Una segunda diferencia con las reglas electorales peruanas, es que al presidente de la República se elige en la primera vuelta y con la mayoría simple. Si Peña Nieto hace seis años obtuvo el 38% de los votos válidos y López Obrador llegó segundo, con el 32%,  con una diferencia de 3.3 millones de votos; esta vez –según el PREP del Instituto Nacional Electoral- López Obrador superó la mayoría absoluta hasta alcanzar el 54% de los votos (alrededor de 30.7 millones), mientras su seguidor Ricardo Anaya obtuvo el 23%. Es decir, los expertos calculan una diferencia de 17.6 millones de votos!

Así, se entiende la dimensión de este fenómeno inédito, del que seguramente darán cuenta los politólogos méxicas.
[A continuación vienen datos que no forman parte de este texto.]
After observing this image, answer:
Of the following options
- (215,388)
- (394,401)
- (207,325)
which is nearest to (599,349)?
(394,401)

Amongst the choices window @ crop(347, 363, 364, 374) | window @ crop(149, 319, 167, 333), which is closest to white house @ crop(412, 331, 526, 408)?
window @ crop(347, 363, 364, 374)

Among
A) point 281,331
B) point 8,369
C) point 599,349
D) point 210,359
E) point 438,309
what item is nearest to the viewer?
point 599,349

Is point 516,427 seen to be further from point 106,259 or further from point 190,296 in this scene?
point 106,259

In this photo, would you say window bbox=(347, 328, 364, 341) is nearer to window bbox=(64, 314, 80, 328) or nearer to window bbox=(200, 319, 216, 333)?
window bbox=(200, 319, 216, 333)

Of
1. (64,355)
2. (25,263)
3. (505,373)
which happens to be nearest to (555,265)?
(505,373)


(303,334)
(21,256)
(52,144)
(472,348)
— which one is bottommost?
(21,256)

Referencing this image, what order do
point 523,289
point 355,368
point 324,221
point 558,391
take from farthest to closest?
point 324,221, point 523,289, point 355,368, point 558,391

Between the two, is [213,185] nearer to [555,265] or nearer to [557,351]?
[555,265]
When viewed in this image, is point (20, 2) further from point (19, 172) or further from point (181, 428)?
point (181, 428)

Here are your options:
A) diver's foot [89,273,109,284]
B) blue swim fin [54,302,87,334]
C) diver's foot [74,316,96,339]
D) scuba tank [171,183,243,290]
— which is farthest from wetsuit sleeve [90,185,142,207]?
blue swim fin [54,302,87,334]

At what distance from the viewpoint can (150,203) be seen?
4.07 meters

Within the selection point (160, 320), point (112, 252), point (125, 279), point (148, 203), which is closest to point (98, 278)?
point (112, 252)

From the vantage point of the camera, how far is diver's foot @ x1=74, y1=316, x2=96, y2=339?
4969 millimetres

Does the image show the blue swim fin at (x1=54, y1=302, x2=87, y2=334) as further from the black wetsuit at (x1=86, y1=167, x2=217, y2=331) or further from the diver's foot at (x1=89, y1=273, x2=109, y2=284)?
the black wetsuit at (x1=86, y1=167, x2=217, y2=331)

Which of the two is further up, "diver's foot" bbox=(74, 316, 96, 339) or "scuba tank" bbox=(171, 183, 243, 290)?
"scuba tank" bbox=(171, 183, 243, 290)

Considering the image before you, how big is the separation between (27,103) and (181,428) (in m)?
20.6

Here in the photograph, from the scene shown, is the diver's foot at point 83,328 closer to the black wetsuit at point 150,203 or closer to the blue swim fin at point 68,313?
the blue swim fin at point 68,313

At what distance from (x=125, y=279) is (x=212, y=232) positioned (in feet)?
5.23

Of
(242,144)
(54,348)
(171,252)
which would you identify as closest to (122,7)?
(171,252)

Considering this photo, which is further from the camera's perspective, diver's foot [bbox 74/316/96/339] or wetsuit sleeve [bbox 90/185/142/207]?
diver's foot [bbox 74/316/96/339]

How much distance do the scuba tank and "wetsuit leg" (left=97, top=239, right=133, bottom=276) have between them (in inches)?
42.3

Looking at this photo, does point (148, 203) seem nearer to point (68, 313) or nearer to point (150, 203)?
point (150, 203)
El domingo pasado los mexicanos del común, aquellos que hemos visto retratados por su cine y en la, para nosotros familiar, serie “El Chavo del 8”, fueron decididos a votar por un cambio real y no un maquillaje de un sistema político que facilita que el capitalismo salvaje genere cada vez más pobreza, narcotráfico y matanzas. Esa apuesta y mandato son tan perentorios, que también le han dado mayoría en las cámaras legislativas, con una inesperada paridad de la representación femenina, para que López Obrador tenga la iniciativa y comience de inmediato las reformas y no pueda disculparse en las trabas que le pongan los políticos opositores.

El pueblo mexicano, trabajador y honrado, tan desinformado y manipulable por los melodramas de la industria cinematográfica como todos los pueblos del mundo, ha buscado en medio de la confusión y los desencantos que brotan de la política, porque, a diferencia del Perú, el sistema de partidos mexicano puede mejorar la oferta de candidatos. Así, los de abajo han renovado sus esperanzas y apuestan por el hombre que representa el cambio en democracia, como lo fue en su momento, don Pepe Mujica, el ex guerrillero tupamaro uruguayo que hizo una magnífica autocrítica práctica de sus graves errores del pasado.

Hago votos para que a los descendientes de mayas y aztecas, no les suceda la tragedia que viene aconteciendo con nicaragüenses y venezolanos, o lo que le pasó al pueblo peruano en el 2001 y el 2011, cuando, desgraciadamente, un par de aventureros e improvisados -y encima corruptos- traicionaron esa multitudinaria esperanza y ese mandato. Aunque la diferencia sustancial es que allá  hay partidos programáticos y gigantescos equipos de gente comprometida y con experiencia de gobierno.